What is CSS?
The beginning of the WEB was mostly an academic concept to share academic writings among themselves. As we can guess, the scientists were not worried about the look and shape of their paper, as long as they can read the paper on the screen.
HTML was never intended to contain tags for formatting a web page. It was created to describe the content of a web page,
On the other hand, as Internet and HTML grew, people began to create more colorful and artistic web pages including many styles.
When tags like <font>, and color attributes were added to the HTML around mid 90’s, it started a nightmare for web developers. Development of large websites, where fonts and color information were added to every single page, became a long and expensive process.
To solve this problem, the World Wide Web Consortium (W3C) created CSS. CSS stands for Cascading Style Sheets and it is the language we use to style a Web page.
Cascading style sheets (CSS) set the presentation of HTML pages. CSS sits on top of the HTML code, like a template, and defines the design for each element on the page: Font, font color, background — web designers can set all of these design elements with CSS.
Additionally.
- It describes how HTML elements are to be displayed on screen, paper, or in other media
- It saves a lot of work. It can control the layout of multiple web pages all at once
- Most of the time HTML and CSS codes are separated, because External stylesheets are stored in CSS files.
With all its good and helpful sides, there are some developers critical about CSS. Some finds it confusing on the following issues:
- global scope,
- specificity and limited inheritance,
- the box model (much better with flexbox and CSS grid),
- margins/paddings (got better with box-sizing: border-box;),
- lack of debug tools ( getting better with browser dev tools)
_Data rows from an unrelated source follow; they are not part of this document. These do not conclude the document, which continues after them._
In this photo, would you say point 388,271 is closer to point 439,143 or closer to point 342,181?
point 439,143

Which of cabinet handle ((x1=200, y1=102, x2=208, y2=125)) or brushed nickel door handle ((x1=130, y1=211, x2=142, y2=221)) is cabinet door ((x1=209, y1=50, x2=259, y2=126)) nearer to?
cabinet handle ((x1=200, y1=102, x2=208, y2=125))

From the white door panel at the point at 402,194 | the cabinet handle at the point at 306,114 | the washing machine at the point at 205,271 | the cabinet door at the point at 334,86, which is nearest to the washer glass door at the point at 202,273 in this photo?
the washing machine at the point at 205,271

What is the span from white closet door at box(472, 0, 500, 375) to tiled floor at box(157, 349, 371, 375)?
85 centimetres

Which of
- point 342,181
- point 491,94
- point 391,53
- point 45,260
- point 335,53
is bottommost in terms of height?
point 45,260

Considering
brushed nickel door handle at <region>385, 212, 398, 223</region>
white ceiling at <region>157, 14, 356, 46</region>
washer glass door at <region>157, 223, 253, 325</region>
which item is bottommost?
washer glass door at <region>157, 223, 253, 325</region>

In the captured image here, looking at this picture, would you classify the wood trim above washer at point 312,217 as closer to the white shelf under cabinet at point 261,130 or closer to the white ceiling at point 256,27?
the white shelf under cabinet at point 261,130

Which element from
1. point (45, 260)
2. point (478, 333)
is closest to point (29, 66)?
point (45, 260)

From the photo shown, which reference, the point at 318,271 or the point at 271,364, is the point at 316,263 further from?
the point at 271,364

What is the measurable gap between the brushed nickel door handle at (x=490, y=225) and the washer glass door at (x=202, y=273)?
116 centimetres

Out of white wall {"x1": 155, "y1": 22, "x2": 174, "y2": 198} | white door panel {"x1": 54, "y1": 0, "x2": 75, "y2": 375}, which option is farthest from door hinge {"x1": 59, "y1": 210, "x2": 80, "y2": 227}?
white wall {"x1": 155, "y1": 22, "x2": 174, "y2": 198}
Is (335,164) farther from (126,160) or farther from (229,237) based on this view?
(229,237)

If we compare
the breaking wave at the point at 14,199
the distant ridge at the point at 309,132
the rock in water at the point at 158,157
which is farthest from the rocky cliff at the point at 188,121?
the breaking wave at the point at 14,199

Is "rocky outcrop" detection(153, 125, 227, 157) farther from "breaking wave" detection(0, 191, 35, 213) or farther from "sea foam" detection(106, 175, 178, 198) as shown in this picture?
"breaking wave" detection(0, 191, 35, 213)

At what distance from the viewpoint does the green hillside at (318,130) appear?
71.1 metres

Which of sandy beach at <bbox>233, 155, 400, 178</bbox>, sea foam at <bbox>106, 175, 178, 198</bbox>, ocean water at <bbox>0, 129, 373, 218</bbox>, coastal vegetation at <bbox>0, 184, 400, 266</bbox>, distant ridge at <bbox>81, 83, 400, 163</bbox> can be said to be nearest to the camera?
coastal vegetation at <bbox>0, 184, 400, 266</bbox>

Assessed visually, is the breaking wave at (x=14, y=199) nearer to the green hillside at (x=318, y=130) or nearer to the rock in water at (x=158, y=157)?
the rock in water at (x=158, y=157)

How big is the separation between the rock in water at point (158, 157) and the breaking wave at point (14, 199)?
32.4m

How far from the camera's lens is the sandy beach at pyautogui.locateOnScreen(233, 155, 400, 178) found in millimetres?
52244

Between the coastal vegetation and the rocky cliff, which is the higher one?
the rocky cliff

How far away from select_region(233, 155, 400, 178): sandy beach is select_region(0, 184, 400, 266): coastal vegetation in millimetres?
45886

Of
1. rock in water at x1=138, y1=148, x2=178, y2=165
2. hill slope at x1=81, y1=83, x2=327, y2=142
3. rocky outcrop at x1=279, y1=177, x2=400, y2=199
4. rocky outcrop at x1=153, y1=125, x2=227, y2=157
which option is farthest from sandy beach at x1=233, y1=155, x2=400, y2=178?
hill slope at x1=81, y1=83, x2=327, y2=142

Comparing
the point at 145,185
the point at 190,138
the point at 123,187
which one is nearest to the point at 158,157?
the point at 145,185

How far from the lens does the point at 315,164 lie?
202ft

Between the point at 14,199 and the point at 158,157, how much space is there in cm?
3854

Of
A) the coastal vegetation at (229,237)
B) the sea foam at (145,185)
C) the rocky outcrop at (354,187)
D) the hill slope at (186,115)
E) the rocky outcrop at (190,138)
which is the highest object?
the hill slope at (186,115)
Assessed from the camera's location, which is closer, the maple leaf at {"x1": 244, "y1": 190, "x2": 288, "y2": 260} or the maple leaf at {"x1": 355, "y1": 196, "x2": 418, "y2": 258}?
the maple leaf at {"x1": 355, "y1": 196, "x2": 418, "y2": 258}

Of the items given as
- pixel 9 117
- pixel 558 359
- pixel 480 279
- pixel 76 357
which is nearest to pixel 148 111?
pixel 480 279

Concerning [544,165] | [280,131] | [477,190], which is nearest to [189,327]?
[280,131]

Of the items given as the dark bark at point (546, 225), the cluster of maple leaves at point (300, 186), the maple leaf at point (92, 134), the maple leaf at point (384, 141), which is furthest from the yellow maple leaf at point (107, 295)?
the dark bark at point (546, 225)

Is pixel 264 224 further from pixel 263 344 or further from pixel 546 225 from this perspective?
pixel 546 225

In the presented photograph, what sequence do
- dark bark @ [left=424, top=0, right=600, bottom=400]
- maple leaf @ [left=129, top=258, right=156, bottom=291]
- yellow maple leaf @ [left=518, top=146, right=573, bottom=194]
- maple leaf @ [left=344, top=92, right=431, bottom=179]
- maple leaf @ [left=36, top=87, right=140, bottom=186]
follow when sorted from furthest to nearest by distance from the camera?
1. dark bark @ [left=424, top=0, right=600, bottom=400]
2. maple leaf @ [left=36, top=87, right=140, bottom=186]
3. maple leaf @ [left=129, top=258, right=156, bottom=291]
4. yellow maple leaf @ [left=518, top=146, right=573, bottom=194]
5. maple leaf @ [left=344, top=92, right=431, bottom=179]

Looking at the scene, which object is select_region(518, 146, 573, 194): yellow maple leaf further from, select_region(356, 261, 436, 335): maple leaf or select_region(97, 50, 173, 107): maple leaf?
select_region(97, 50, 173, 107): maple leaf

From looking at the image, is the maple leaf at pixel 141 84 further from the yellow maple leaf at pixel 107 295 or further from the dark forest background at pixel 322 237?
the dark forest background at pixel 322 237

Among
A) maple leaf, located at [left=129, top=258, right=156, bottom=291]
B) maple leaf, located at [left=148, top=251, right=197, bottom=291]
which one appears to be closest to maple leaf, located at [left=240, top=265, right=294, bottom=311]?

These troublesome areas led discussions towards offering the idea of applying styles to elements through JavaScript as dynamic inline elements. There were suggestions on replacing style.css files with style.js ones. Although those discussions not over yet, for the foreseeable future, full stack developers will need to learn and understand the CSS.
So can you avoid CSS? Basically no. If you want to web development, you’ll eventually need to get your hands dirty and learn some CSS. It’s a safe bet that you’ll need CSS skills to excel as a front-end developer, and once get skills on CSS you will be a preferable full-stack developer at most companies.